Trypomastigotes (Dm28c-Luc), untreated or treated for 24 h at 37 °C with IC50 and IC75 values of the most active compounds, were washed in PBS and fixed with glutaraldehyde (2.5%) (Sigma-Aldrich, St. Louis, MO, USA) in 0.1 M sodium cacodylate buffer containing 3.5% sucrose, pH 7.2. After washing, the parasites were adhered to glass coverslips coated with poly-L-lysine. Then, the cells were post-fixed with 1% osmium tetroxide (OsO4) in 0.1 M sodium cacodylate buffer containing 3.5% sucrose, pH 7.2. Subsequently, the samples were dehydrated in an increasing ethanol series (30, 50, 70, 90, and 100%–10 min each) and dried by the critical point method with CO2. Samples were mounted onto metal stubs and sputter-coated with gold for analysis under a JEOL scanning electron microscope (JEOL-JSM-6390-LV).

3.10. In Vitro Drug Combination

The nature of interactions between Bz and the most active pyrazole-thiadiazole derivatives was evaluated by using an in vitro drug combination assay. Vero cell cultures infected with T. cruzi (Dm28c-Luc) were subjected to in vitro combination treatment for 72 h at 37 °C with selected candidates and Bz using a fixed ratio method [87]. The experimental design consisted of six concentration combinations (5:0, 4:1, 3:2, 2:3, 1:4, and 0:5) of each drug and Bz at a 1:3 ratio. The maximum compound concentrations were determined by ensuring that their IC50 values reached the fourth dilution in the series. Then, the serial dilutions were transferred to cultures infected with T. cruzi (Dm28c-Luc), followed by 72 h of experimental treatment. For each ratio, the relative IC50 of each compound was calculated separately. The fractional inhibitory concentration index (FICI) was calculated as follows: IC50 of the combination/IC50 of the compound alone. The sum of FICI (ΣFICI) was determined as composite FICI A + composite FICI B. xΣFICI, an average of sums of FICI, was used to classify the interaction as synergistic xΣFICI ≤ 0.5, additive xΣFICI > 0.5–4, and antagonistic for xΣFICI > 4. The isobologram graph was constructed by tracing the FICI for each compound proportion [38,88].
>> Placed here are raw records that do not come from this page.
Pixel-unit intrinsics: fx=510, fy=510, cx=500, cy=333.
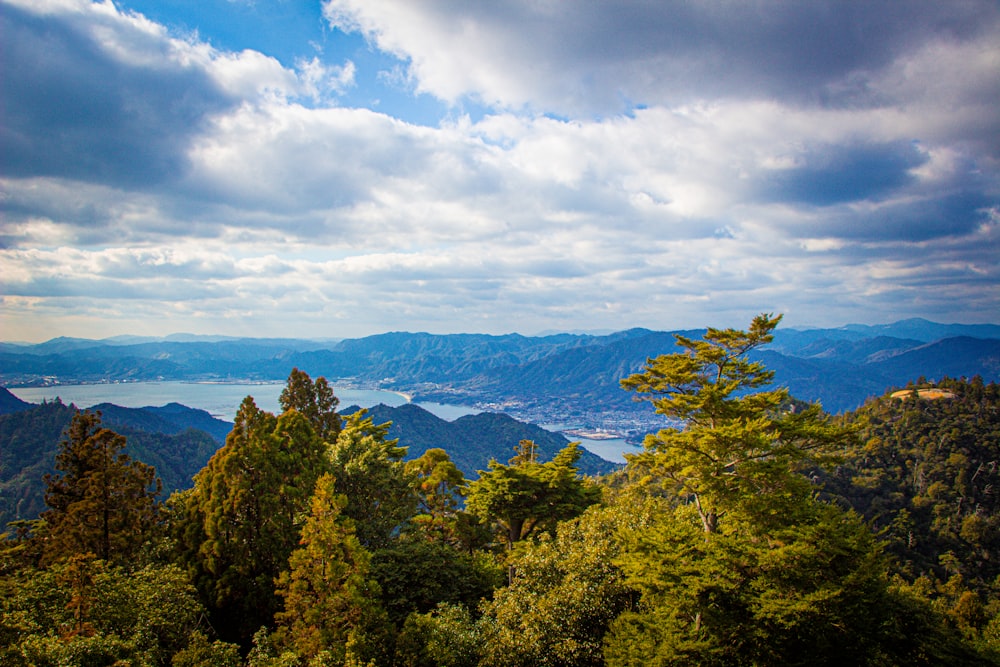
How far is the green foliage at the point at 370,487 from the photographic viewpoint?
18.1 m

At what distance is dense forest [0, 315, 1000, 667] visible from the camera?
11.3 m

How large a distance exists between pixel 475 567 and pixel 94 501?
473 inches

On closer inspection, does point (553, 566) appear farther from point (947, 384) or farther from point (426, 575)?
point (947, 384)

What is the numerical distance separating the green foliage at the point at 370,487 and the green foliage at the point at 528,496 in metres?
3.30

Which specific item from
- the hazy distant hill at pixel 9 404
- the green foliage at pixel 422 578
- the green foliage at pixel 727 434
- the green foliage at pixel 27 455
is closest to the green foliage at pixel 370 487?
the green foliage at pixel 422 578

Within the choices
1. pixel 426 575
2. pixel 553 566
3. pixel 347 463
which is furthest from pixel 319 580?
pixel 347 463

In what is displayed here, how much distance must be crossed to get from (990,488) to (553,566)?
100850 mm

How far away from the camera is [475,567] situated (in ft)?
59.7

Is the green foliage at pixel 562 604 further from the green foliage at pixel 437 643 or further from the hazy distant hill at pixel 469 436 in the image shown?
the hazy distant hill at pixel 469 436

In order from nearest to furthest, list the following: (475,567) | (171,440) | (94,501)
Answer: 1. (94,501)
2. (475,567)
3. (171,440)

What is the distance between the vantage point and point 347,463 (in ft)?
62.4

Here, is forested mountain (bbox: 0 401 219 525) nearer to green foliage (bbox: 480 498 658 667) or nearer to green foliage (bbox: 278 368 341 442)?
green foliage (bbox: 278 368 341 442)

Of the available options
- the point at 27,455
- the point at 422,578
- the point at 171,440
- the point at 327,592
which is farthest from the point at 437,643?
the point at 27,455

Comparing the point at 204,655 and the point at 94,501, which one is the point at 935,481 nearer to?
the point at 204,655
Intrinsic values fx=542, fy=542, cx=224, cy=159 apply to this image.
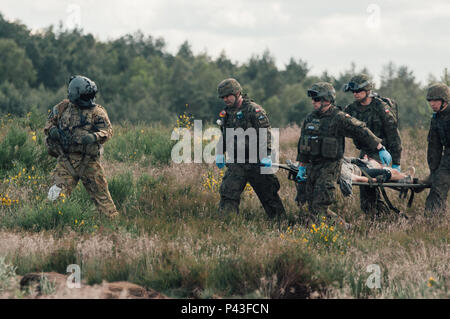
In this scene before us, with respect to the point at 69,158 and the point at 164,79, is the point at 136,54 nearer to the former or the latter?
the point at 164,79

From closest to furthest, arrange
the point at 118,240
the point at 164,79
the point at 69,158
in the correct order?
the point at 118,240
the point at 69,158
the point at 164,79

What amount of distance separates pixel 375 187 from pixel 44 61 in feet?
151

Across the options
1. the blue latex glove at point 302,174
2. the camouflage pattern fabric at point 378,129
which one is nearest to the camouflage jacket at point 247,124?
the blue latex glove at point 302,174

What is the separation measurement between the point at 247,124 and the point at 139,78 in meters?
52.5

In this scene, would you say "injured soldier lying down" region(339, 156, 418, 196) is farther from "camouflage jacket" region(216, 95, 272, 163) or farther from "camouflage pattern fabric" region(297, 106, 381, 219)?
"camouflage jacket" region(216, 95, 272, 163)

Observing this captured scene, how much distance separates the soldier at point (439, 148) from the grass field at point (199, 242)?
357 millimetres

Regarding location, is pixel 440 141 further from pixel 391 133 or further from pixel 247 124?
pixel 247 124

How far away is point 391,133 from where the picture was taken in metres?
8.65

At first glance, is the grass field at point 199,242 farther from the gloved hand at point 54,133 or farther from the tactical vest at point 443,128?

3.11. Statistical Analysis

Data represent at least three independent experiments, with the values expressed in mean ± standard deviation (SD). Statistical analysis was performed with the Prism GraphPad 8.0 software. Data were analyzed using one-way ANOVA followed by the Kruskal–Wallis test. A p-value of 0.05 or lower was considered statistically significant.

4. Conclusions

The research presented in this work focuses on the bioactivity and selectivity of newly synthesized pyrazole-thiadiazole derivatives against T. cruzi. The study assessed the efficacy of the most active compounds (1c and 2k) using robust preclinical cell-based models to enhance the in vitro to in vivo translatability. Derivative 2k exhibited significant activity in 3D cardiac microtissues, leading to a substantial reduction in parasite load. Furthermore, derivative 2k demonstrated comparable efficacy to Bz in controlling parasite recrudescence and displayed an additive effect in Bz combination assay. These findings suggest the potential for structural optimization of the 2k derivative to enhance its biological activity against T. cruzi.

Supplementary Materials

The following supporting information can be downloaded at: https://www.mdpi.com/article/10.3390/molecules29153544/s1: Figure S1–S3—Z-axis images of cardiac spheroids; Figure S4 NMR spectra of the compounds.

Author Contributions

Conceptualization, M.C.d.S.P. and M.S.d.S.; methodology, T.P.d.S., L.M.R.O., L.d.S.L., V.B.P., L.P.D., M.S.d.S. and M.C.d.S.P.; formal analysis, M.C.d.S.P. and L.d.S.L.; writing—original draft preparation, M.C.d.S.P.; writing—review and editing, L.d.S.L., L.M.R.O., M.C.d.S.P., M.S.d.S. and T.P.d.S.; funding acquisition, M.C.d.S.P. All authors have read and agreed to the published version of the manuscript.

Funding

This research was supported by Fundação Oswaldo Cruz, Fundação Carlos Chagas Filho de Amparo à Pesquisa do Estado do Rio de Janeiro (FAPERJ) (grant number E-26/202.409/2021, E26/201.001/2022, and E-26/210.613/2023), Conselho Nacional de Desenvolvimento Científico e Tecnológico (CNPq) (grant numbers 424015/2018-8 and 404212/2023-9), Fundação de Amparo à Pesquisa do Estado de Minas Gerais (FAPEMIG; Programa Primeiros Projetos-CEX-APQ-01014-14), and the Physics and Chemistry Institute-UNIFEI.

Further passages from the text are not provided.